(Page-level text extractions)
____

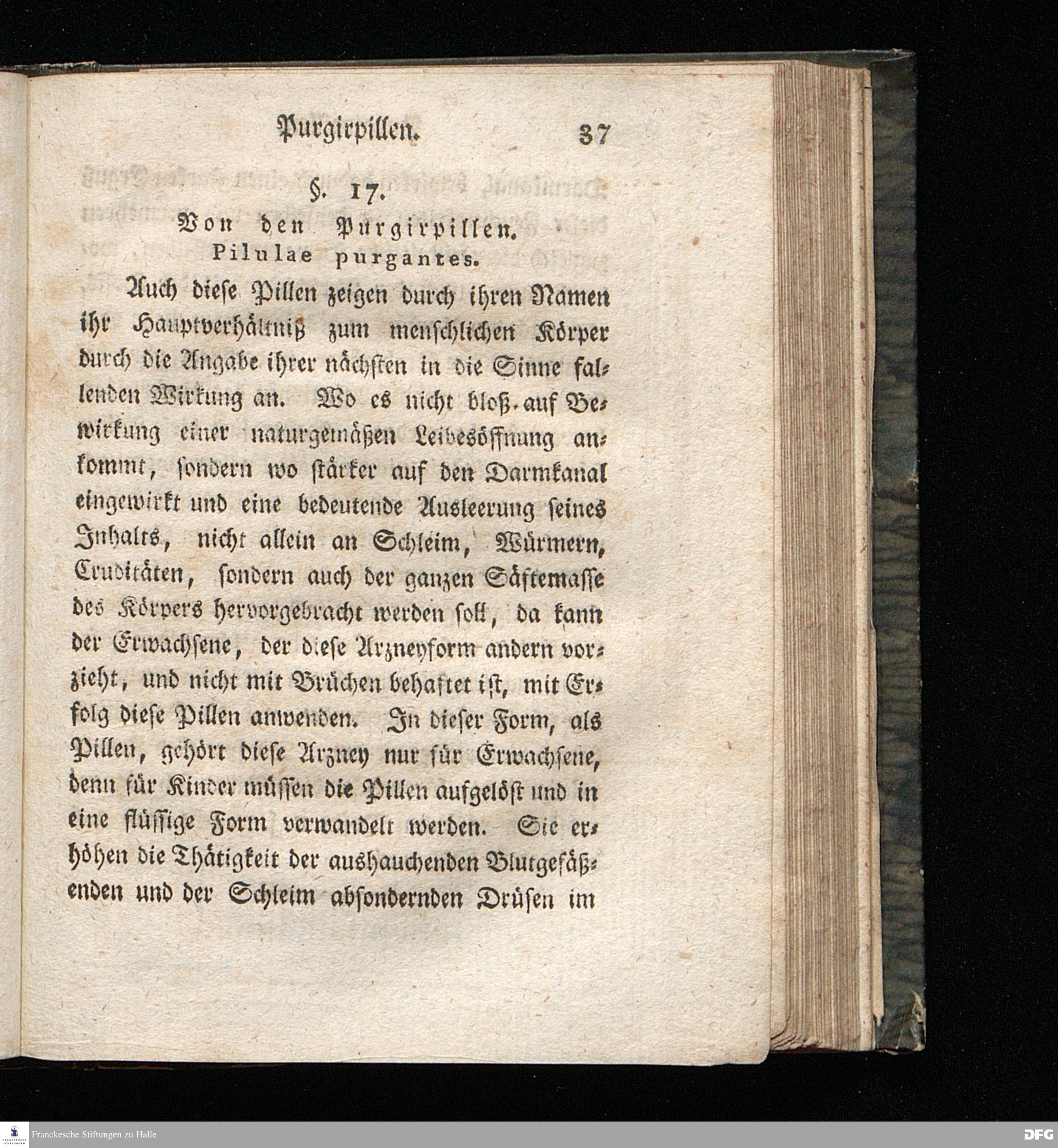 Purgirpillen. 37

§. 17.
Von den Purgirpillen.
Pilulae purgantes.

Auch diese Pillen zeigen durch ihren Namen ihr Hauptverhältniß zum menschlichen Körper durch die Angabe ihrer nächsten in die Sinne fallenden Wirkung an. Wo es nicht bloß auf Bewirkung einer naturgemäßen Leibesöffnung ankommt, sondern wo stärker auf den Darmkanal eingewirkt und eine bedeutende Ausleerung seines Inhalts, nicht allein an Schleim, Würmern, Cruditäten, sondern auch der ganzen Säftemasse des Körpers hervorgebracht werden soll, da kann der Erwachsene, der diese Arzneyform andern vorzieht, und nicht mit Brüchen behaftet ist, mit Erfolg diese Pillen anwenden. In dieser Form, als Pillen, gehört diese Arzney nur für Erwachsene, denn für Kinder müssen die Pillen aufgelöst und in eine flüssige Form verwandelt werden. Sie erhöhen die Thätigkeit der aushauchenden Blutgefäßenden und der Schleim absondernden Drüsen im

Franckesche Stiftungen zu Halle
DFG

____

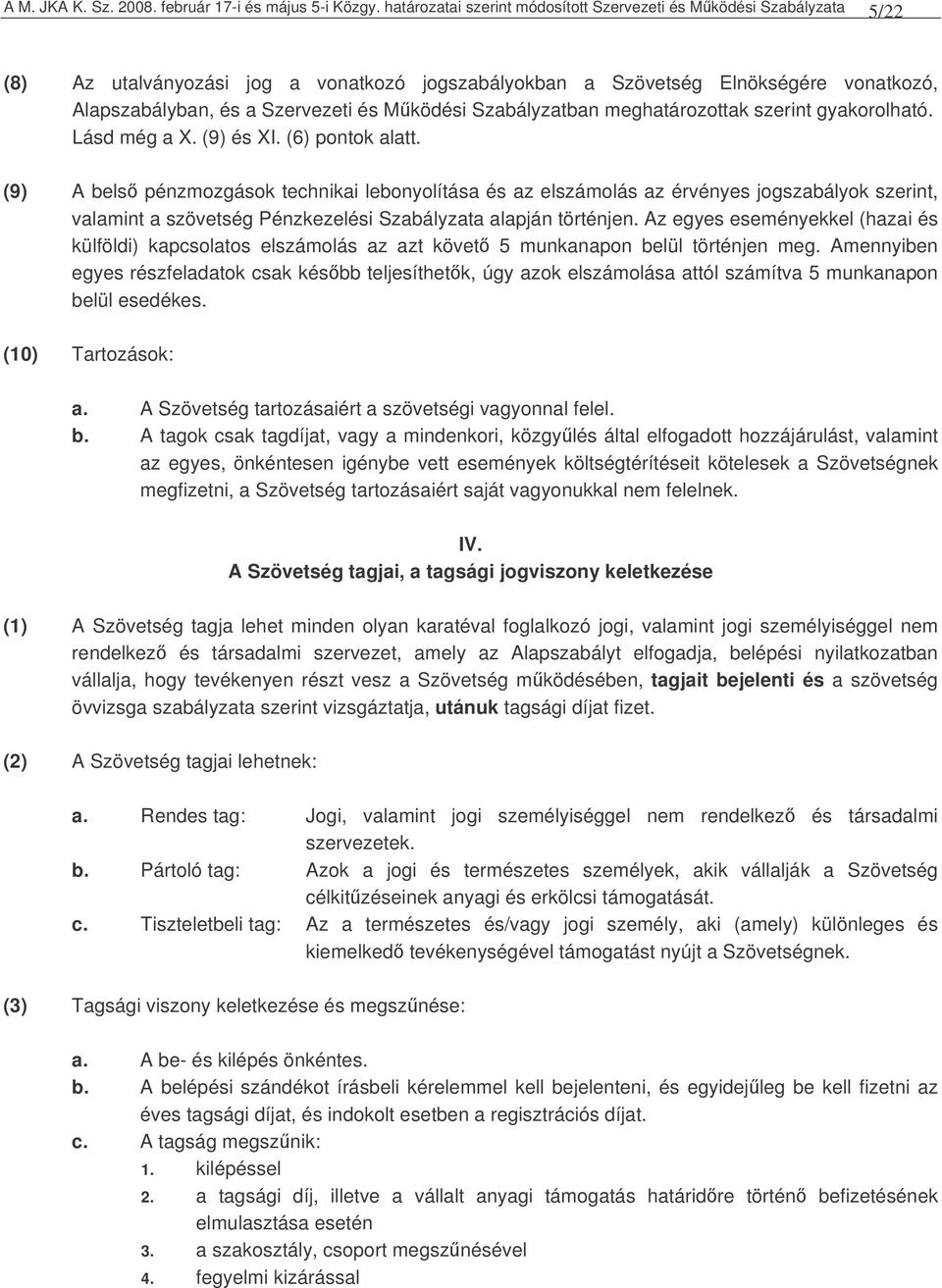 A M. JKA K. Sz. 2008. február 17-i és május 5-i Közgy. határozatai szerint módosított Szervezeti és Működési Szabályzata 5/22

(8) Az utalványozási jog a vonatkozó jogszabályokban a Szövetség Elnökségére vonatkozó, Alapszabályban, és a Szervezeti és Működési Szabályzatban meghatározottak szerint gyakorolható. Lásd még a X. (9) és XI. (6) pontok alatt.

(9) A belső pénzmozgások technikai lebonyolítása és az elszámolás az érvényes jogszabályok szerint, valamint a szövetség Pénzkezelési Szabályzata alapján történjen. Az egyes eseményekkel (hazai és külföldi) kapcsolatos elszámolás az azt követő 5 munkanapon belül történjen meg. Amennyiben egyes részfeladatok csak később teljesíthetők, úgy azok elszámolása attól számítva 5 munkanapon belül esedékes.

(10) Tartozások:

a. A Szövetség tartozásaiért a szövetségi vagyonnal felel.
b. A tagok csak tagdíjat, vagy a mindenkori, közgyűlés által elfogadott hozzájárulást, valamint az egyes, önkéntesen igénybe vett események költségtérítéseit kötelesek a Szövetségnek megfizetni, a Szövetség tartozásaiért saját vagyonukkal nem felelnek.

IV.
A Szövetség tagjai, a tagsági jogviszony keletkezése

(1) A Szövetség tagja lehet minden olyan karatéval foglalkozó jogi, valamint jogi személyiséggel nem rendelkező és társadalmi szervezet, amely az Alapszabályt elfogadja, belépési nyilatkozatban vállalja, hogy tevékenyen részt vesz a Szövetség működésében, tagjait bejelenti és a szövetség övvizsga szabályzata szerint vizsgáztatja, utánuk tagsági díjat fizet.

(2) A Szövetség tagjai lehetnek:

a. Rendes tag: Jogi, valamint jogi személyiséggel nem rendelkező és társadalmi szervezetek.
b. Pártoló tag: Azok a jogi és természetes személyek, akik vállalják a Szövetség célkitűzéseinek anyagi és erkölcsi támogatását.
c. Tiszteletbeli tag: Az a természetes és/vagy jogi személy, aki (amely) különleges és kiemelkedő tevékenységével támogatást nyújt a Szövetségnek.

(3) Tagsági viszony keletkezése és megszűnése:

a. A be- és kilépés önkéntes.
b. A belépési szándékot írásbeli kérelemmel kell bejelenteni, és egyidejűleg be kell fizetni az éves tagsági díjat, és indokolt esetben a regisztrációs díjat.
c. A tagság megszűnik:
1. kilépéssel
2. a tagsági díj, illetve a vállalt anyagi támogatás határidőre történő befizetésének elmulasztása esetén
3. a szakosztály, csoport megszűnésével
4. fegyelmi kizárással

____

● Work to be completed: Give again, exactly as written above, each line from the one that has "A M. JKA K." to the one that has "a. Rendes tag: Jogi, valamint", both included; omit the pictures.

● Solution for this problem:
 A M. JKA K. Sz. 2008. február 17-i és május 5-i Közgy. határozatai szerint módosított Szervezeti és Működési Szabályzata 5/22

(8) Az utalványozási jog a vonatkozó jogszabályokban a Szövetség Elnökségére vonatkozó, Alapszabályban, és a Szervezeti és Működési Szabályzatban meghatározottak szerint gyakorolható. Lásd még a X. (9) és XI. (6) pontok alatt.

(9) A belső pénzmozgások technikai lebonyolítása és az elszámolás az érvényes jogszabályok szerint, valamint a szövetség Pénzkezelési Szabályzata alapján történjen. Az egyes eseményekkel (hazai és külföldi) kapcsolatos elszámolás az azt követő 5 munkanapon belül történjen meg. Amennyiben egyes részfeladatok csak később teljesíthetők, úgy azok elszámolása attól számítva 5 munkanapon belül esedékes.

(10) Tartozások:

a. A Szövetség tartozásaiért a szövetségi vagyonnal felel.
b. A tagok csak tagdíjat, vagy a mindenkori, közgyűlés által elfogadott hozzájárulást, valamint az egyes, önkéntesen igénybe vett események költségtérítéseit kötelesek a Szövetségnek megfizetni, a Szövetség tartozásaiért saját vagyonukkal nem felelnek.

IV.
A Szövetség tagjai, a tagsági jogviszony keletkezése

(1) A Szövetség tagja lehet minden olyan karatéval foglalkozó jogi, valamint jogi személyiséggel nem rendelkező és társadalmi szervezet, amely az Alapszabályt elfogadja, belépési nyilatkozatban vállalja, hogy tevékenyen részt vesz a Szövetség működésében, tagjait bejelenti és a szövetség övvizsga szabályzata szerint vizsgáztatja, utánuk tagsági díjat fizet.

(2) A Szövetség tagjai lehetnek:

a. Rendes tag: Jogi, valamint jogi személyiséggel nem rendelkező és társadalmi szervezetek.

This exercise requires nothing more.